**Anhand dieser Angaben**:
1: Schreiben Sie aus dem Seitenauszug den Abschnitt wortgetreu ab, der bei den Worten „Und der Versuch“ beginnt und nach den Worten „gar nichts werden.“ endet.
2: Fassen Sie den Absatz des Seitenauszugs, der mit „Wer am ersten Tag da war“ beginnt, als Stichpunktliste zusammen und behalten Sie dabei seine wesentlichen Fakten bei.
3: Nennen Sie alle Personennamen, die im Seitenauszug vorkommen.

**Seitenauszug**:
= = =

Leserbrief Bernhard Kavemann
Ich verstehe die Emotionalität des Leserbriefschreibers. Ich bin auch manchmal emotional.
Nun zu den Details:
Ein Verständnis von Kausalität, was ist Ursache und was ist Folge, hat Herr Müller offenbar auch nicht so recht. Denn zu den Ausschreitungen in Rostock-Lichtenhagen schriebt er triumphierend: „Die Neonazis aus dem Westen kam am zweiten Tag“ – ja, wenn es einen ersten Tag, völlig ohne Neonazis aus dem Westen nicht gegeben hätte, dann hätte es auch keinen zweiten Tag geben können.
Leserbrief Bernhard Kavemann
Wer am ersten Tag da war, weiß ich nicht. Darum geht es auch in dem Beitrag nicht. Es geht um die Fakten bzgl. Rostock-Lichtenhagen und da liegt Anne Rabe falsch. Bitte lesen Sie auch den Blog-Abschnitt „Nazis aus dem Westen“ zu diesem Thema. Man hätte diese Ausschreitungen sofort unterbinden müssen. Das ist nicht geschehen, weil die Polizeiführung und Politiker allesamt zuhause waren und der Mob trotz monatelanger vorheriger Ankündigung ungehindert toben konnte. Nazi-Verbrechen sind nie konsequent verfolgt worden, weshalb sich das Problem immer weiter zugespitzt hat.
Und der Versuch mit Höcke und Kalbitz geht daneben: „Höcke und Kalbitz sind aus dem Westen“. Ja, natürlich, aber da sind sie nichts geworden, waren kleine Lichter, groß sind sie erst im Osten geworden. Und ein paar Zeilen später sieht Herr Müller das dann offenbar auch selbst ein: „Natürlich gehört zum Erfolg der Nazis in Ostdeutschland das Fußvolk, das begeistert mitmacht“. Ja, natürlich, ohne Fußvolk kann man in der Politik gar nichts werden.

= = =

**Zu prüfende Daten**:
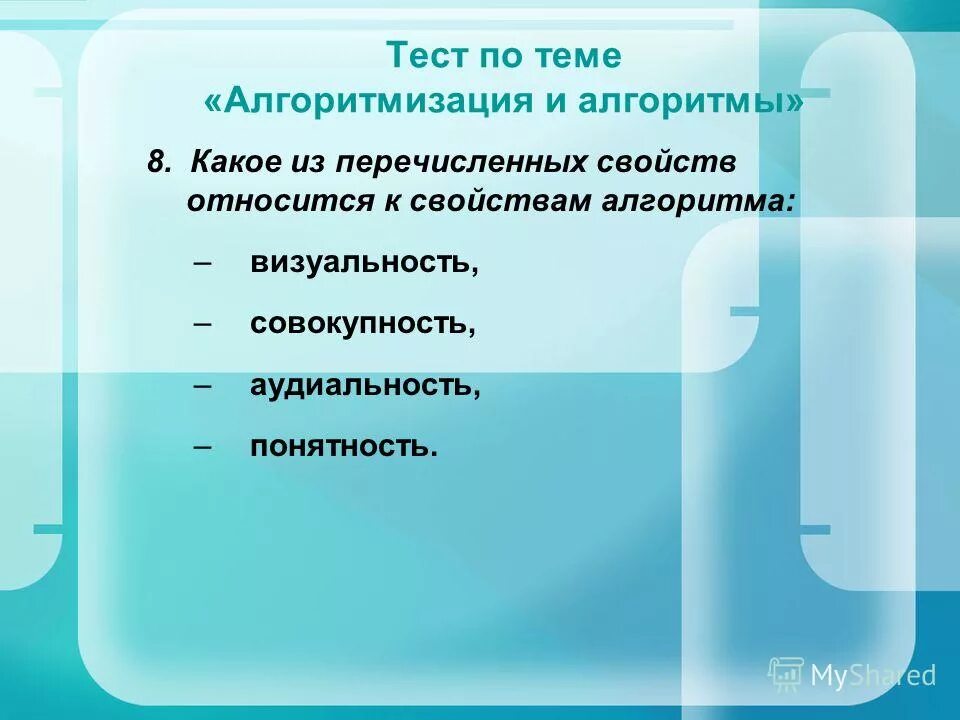 Тест по теме
«Алгоритмизация и алгоритмы»

8. Какое из перечисленных свойств относится к свойствам алгоритма:

– визуальность,

– совокупность,

– аудиальность,

– понятность.

MyShared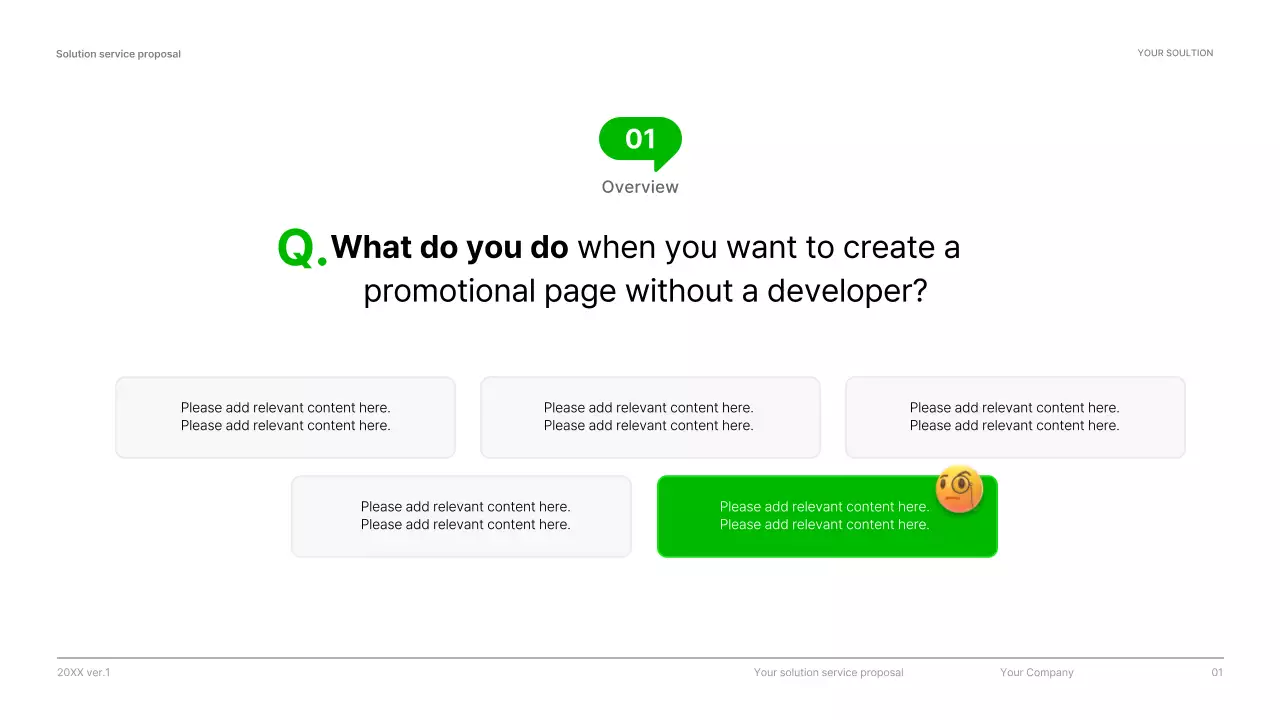 Solution service proposal

YOUR SOULTION

01

Overview

Q. What do you do when you want to create a promotional page without a developer?

Please add relevant content here.
Please add relevant content here.

Please add relevant content here.
Please add relevant content here.

Please add relevant content here.
Please add relevant content here.

Please add relevant content here.
Please add relevant content here.

Please add relevant content here.
Please add relevant content here.

20XX ver.1

Your solution service proposal

Your Company

01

= = =

**Ergebnisse in Reihenfolge**:
1:
Und der Versuch mit Höcke und Kalbitz geht daneben: „Höcke und Kalbitz sind aus dem Westen“. Ja, natürlich, aber da sind sie nichts geworden, waren kleine Lichter, groß sind sie erst im Osten geworden. Und ein paar Zeilen später sieht Herr Müller das dann offenbar auch selbst ein: „Natürlich gehört zum Erfolg der Nazis in Ostdeutschland das Fußvolk, das begeistert mitmacht“. Ja, natürlich, ohne Fußvolk kann man in der Politik gar nichts werden.

2:
- Wer am ersten Tag dort war, bleibt offen; darum geht es im Beitrag nicht.
- Es geht um die Fakten zu Rostock-Lichtenhagen, bei denen Anne Rabe falschliegt.
- Zu diesem Thema wird auf den Blog-Abschnitt „Nazis aus dem Westen“ verwiesen.
- Die Ausschreitungen hätten sofort unterbunden werden müssen.
- Das geschah nicht, weil Polizeiführung und Politiker allesamt zu Hause waren und der Mob trotz monatelanger Ankündigung ungehindert toben konnte.
- Nazi-Verbrechen wurden nie konsequent verfolgt, weshalb sich das Problem immer weiter zugespitzt hat.

3:
- Bernhard Kavemann
- Herr Müller
- Anne Rabe
- Höcke
- Kalbitz